◆ EXERCISE
Copy out again, unchanged, the listing below from the line that has "1.1. LA ANTIGÜEDAD" through the line that has "1.2. LA EDAD MEDIA".

◆ RECORDS SUPPLIED
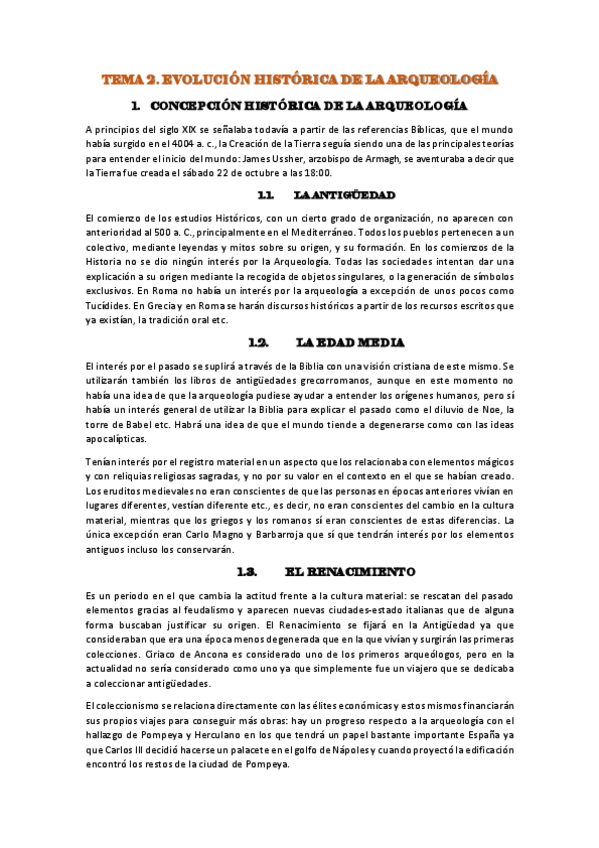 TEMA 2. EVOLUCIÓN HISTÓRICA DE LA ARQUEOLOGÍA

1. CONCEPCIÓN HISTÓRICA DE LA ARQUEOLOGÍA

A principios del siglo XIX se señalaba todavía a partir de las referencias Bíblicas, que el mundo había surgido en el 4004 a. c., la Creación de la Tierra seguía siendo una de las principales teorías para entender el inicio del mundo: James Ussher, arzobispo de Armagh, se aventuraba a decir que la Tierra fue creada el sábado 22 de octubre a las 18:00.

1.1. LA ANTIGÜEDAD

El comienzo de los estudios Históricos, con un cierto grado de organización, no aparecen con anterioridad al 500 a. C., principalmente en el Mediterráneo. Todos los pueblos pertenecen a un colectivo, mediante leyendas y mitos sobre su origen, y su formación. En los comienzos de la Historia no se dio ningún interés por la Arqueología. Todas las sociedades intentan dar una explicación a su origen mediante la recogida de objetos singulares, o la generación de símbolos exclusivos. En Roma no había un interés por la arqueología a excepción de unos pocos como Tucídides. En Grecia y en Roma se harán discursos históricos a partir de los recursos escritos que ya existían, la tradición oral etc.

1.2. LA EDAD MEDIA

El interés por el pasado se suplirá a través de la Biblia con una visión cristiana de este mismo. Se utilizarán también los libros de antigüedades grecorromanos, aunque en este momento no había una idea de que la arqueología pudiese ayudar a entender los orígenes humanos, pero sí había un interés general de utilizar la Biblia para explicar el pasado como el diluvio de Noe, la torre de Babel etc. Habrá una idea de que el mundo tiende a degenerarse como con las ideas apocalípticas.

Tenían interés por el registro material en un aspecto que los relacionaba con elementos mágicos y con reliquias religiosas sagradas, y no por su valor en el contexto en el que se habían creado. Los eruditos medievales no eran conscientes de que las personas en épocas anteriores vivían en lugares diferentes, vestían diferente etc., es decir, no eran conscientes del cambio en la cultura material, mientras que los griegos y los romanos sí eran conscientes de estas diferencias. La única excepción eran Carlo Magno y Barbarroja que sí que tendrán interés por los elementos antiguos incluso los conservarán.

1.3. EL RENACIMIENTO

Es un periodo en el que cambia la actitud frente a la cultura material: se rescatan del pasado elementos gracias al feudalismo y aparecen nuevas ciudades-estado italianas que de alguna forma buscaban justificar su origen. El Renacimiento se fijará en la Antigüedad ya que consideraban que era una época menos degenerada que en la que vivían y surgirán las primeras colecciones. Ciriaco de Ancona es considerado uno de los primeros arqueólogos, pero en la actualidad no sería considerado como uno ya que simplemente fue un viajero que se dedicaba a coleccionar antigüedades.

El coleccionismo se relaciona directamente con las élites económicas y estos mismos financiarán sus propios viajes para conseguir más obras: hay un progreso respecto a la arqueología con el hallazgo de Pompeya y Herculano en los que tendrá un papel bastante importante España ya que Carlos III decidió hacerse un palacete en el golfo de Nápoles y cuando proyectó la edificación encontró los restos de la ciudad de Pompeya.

---

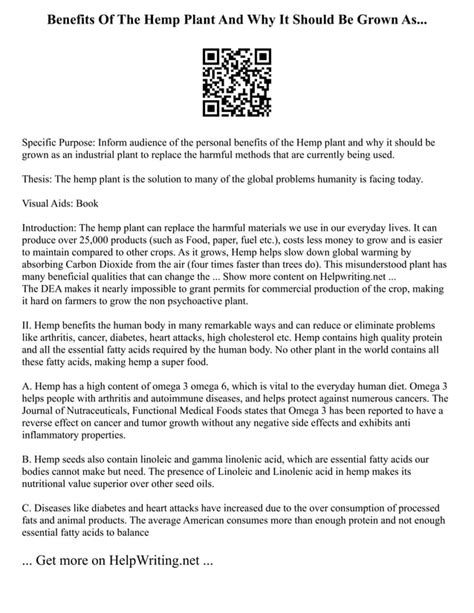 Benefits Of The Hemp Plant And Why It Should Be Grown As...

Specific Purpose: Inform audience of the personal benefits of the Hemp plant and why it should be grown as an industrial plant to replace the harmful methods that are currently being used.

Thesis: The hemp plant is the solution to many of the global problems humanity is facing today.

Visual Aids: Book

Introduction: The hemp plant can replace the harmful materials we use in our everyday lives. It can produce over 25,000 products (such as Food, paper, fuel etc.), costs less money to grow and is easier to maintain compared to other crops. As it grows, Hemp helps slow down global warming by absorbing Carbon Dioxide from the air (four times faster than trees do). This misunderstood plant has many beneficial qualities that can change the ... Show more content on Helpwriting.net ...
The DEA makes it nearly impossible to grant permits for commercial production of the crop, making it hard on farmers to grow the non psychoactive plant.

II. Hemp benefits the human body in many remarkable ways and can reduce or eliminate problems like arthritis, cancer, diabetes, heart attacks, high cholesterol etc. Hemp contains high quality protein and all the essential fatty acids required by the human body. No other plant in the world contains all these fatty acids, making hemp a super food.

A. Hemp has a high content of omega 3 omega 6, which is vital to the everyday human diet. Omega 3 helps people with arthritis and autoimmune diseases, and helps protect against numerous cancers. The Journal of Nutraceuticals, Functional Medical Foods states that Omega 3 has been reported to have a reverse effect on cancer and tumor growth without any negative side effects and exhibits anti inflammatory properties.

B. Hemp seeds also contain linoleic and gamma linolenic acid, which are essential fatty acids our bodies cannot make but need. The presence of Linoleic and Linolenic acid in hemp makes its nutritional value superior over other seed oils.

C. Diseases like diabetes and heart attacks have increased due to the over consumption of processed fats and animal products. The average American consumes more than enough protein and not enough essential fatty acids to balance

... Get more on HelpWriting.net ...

==

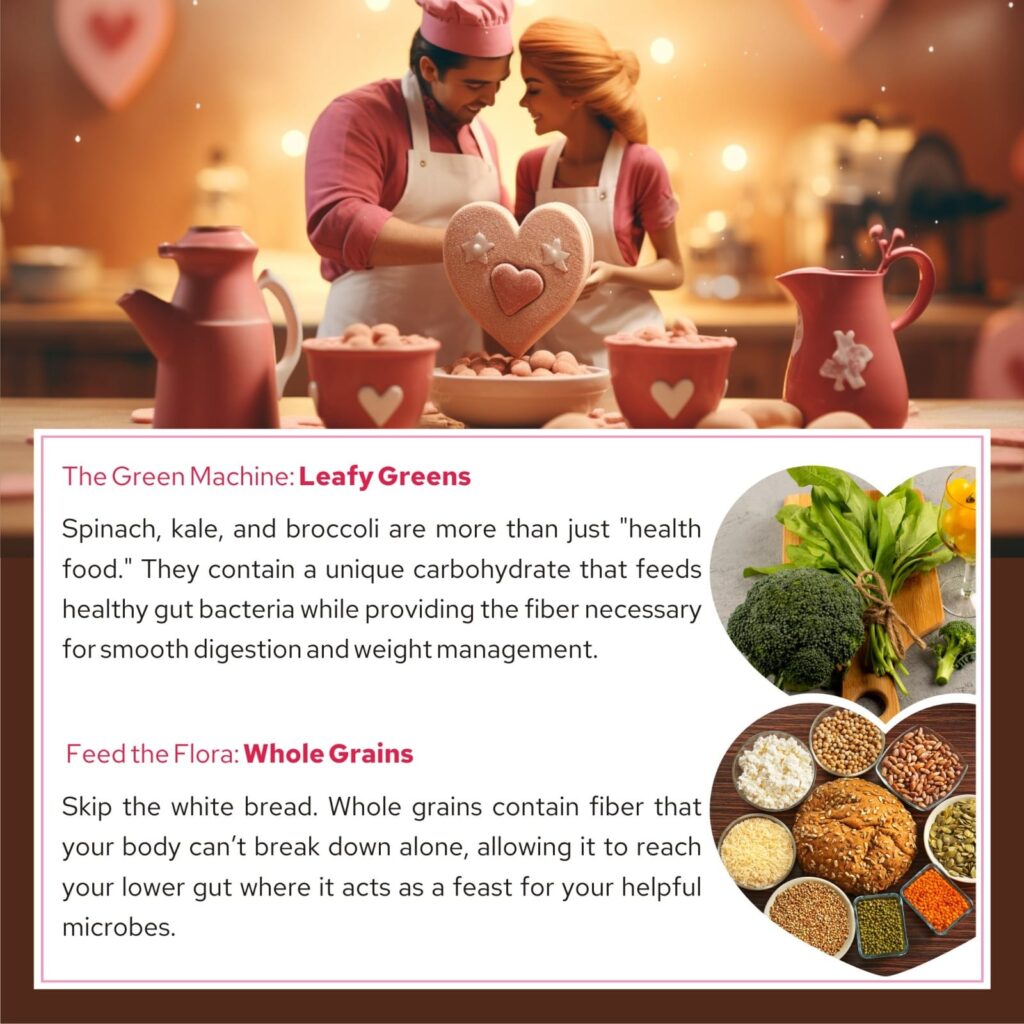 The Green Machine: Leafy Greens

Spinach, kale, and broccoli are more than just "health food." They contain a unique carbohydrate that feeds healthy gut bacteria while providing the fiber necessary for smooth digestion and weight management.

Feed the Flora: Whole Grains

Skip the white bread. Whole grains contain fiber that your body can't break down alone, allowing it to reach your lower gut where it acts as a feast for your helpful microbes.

◆ RESPONSE BOX
1.1. LA ANTIGÜEDAD

El comienzo de los estudios Históricos, con un cierto grado de organización, no aparecen con anterioridad al 500 a. C., principalmente en el Mediterráneo. Todos los pueblos pertenecen a un colectivo, mediante leyendas y mitos sobre su origen, y su formación. En los comienzos de la Historia no se dio ningún interés por la Arqueología. Todas las sociedades intentan dar una explicación a su origen mediante la recogida de objetos singulares, o la generación de símbolos exclusivos. En Roma no había un interés por la arqueología a excepción de unos pocos como Tucídides. En Grecia y en Roma se harán discursos históricos a partir de los recursos escritos que ya existían, la tradición oral etc.

1.2. LA EDAD MEDIA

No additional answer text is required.